Global Dictionary¶
TL;DR — The Runner global dictionary shares mutable runtime values across hooks, Sessions, Assertions, and execution code.
The Runner global dictionary is the shared mutable state that lives alongside the built execution. Use it when values must be available at runtime across hooks, Sessions, Assertions, and other execution components.
This is the recommended replacement for the old Framework-specific Variables runtime helper. YAML variables still remain a valid configuration section for placeholders, but if you want those values inside runtime code, project that section into the global dictionary.
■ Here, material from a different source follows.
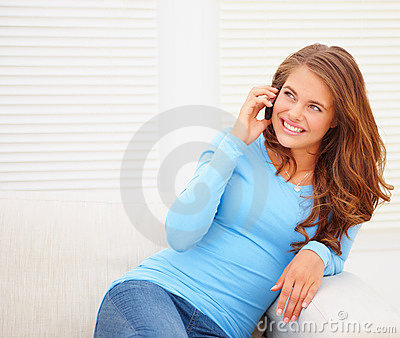 Happy young teenaged girl speaking over the phone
Runner now does that projection automatically by default. When a built execution has a root variables section, Runner copies it into the shared global dictionary under Variables.
What It Is For¶
Use the global dictionary when you need to:
- share values between hooks during one Runner invocation
- keep runtime state separate from the immutable YAML shape
- preload configuration sections such as
variablesinto code-visible state - seed values before execution starts
- let custom hooks and related runtime steps persist recovery state and shared defaults between earlier and later phases of the same execution
Hook Usage¶
The global dictionary is meant for runtime coordination between hooks and other execution steps in the same run.
That is useful when:
- setup logic discovers values that later runtime steps should reuse
- cleanup logic needs IDs, tokens, or recovery state captured earlier in the execution
- Probes or other hook packages want to fall back to previously captured values instead of duplicating configuration
Hook-specific keys, fallback rules, and recovery behavior belong to the hook documentation itself. For probe-specific behavior, see the relevant Probes page and the individual probe pages under it.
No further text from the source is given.